Book Description
for Leave Myself Behind by Bart Yates
From the Publisher
His dead father is fading into a snapshot memory. His mother, the famous psycho-poet, has relocated them from Chicago to a rural New England town that looks like an advertisement for small-town America -- a bad advertisement. He can't seem to start a sentence without using the "f" word. And now, the very house he lives in is coming apart at the seams -- literally -- torn down bit by bit as he and his mother renovate the old Victorian. But deep within the walls lie secrets from a previous life -- mason jars stuffed with bits of clothing, scraps of writing, old photographs -- disturbing clues to the mysterious existence of a woman who disappeared decades before. While his mother grows more obsessed and unsettled by the discovery of these homemade reliquaries, Noah fights his own troubling obsession with the boy next door, the enigmatic J.D. it is J.D. who begins to quietly anchor Noah to his new life. J.D., who is hiding terrible, haunting pain behind an easy smile and a carefree attitude.

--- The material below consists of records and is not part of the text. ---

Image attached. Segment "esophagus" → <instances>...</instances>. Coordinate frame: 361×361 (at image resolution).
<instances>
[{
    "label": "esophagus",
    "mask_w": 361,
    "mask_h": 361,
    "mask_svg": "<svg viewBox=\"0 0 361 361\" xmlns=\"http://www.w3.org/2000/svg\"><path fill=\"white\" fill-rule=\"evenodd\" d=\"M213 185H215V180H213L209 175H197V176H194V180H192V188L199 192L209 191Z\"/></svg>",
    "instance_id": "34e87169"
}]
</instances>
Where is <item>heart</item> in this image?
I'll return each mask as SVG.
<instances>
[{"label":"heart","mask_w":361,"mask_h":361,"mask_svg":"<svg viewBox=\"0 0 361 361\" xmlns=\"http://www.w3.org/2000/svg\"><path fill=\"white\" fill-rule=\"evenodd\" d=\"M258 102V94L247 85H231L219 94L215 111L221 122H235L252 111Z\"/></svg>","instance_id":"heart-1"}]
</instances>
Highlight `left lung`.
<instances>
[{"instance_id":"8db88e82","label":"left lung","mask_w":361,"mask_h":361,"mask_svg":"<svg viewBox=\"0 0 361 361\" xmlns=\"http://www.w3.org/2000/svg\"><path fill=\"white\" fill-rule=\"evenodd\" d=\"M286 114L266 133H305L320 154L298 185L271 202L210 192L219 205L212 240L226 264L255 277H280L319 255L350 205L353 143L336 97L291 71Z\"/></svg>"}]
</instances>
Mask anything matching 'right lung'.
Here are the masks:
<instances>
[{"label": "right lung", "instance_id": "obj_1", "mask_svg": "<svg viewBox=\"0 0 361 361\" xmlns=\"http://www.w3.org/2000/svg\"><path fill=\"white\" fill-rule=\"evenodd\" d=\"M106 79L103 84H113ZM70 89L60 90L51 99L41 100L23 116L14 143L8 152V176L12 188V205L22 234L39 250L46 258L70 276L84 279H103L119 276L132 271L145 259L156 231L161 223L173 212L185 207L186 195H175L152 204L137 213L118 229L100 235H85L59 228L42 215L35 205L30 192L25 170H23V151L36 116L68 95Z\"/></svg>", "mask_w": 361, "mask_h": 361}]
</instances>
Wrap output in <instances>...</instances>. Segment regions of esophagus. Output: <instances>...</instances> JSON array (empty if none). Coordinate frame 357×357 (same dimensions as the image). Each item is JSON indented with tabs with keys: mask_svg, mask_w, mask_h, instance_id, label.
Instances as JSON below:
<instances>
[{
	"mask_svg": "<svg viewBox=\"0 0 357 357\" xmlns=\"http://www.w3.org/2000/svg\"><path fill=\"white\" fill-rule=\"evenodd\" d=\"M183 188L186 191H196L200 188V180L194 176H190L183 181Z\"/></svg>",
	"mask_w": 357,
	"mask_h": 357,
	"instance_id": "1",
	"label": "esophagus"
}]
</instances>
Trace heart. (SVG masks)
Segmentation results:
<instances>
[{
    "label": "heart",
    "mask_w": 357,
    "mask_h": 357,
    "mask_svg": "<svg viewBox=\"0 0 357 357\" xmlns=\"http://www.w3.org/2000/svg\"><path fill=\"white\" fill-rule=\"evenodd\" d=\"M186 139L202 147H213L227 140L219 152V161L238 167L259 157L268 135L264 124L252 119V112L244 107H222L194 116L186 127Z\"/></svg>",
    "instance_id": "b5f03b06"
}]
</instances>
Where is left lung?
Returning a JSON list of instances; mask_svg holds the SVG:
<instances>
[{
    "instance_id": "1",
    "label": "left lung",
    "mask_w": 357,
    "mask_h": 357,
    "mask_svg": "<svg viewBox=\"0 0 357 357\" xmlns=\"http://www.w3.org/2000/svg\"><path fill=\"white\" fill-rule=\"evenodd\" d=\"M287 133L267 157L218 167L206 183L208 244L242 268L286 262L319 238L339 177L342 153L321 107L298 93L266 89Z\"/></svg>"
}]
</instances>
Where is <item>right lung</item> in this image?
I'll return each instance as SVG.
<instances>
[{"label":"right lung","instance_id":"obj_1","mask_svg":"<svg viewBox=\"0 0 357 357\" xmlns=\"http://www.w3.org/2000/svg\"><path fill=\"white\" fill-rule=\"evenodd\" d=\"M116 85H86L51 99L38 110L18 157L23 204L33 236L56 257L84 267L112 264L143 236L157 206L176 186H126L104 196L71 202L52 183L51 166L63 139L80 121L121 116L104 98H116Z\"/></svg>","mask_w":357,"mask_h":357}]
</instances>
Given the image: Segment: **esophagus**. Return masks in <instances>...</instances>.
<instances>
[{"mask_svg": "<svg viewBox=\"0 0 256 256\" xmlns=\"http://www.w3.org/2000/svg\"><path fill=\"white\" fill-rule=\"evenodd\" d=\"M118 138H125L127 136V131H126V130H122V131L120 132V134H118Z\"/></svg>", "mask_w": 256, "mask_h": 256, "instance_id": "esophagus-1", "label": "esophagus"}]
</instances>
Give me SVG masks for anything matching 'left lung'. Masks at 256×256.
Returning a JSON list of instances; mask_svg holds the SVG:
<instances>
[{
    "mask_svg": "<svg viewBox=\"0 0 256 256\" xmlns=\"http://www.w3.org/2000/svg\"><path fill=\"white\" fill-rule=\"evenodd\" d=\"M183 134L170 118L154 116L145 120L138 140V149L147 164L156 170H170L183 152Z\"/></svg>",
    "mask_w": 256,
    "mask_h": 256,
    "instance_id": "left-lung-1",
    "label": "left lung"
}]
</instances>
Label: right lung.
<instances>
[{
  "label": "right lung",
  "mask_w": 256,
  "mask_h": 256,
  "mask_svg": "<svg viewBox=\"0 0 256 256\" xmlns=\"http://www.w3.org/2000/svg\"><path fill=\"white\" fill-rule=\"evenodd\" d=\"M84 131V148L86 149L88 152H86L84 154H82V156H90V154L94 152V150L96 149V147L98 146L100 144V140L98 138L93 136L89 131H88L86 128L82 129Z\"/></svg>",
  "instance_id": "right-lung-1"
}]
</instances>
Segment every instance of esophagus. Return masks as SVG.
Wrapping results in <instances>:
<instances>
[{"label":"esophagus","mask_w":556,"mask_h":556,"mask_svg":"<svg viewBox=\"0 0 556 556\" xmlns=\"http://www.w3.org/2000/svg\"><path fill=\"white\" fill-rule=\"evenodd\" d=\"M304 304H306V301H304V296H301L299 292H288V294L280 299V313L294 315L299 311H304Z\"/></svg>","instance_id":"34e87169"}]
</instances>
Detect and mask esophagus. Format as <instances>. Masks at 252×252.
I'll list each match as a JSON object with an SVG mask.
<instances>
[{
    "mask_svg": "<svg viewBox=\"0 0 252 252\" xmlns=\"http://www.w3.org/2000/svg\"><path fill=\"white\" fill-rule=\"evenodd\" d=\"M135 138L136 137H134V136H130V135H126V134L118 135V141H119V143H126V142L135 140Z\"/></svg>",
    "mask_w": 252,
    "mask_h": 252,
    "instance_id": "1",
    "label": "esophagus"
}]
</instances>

Soon, the boys' tentative attraction to each other blossoms into a very real love, one that will shatter the manicured facade of small-town civility and reveal the cruelties and betrayals hiding carefully behind the emotional walls constructed by husbands and wives, mothers and sons, friends and neighbors. And as Noah makes one last startling discovery within the old house, he will comeface-to-face with a secret bigger than any heart should have to hold, and a truth more healing than he ever could have hoped for.
Part Portnoy, part Holden Caulfield, never less than truthful, and always fully human, Noah York is a touching and unforgettable character. His story is one of hope and heartbreak, love and redemption, of holding on to old wounds when new skin is what's needed, and of the power of growing up whole once every secret has been set free.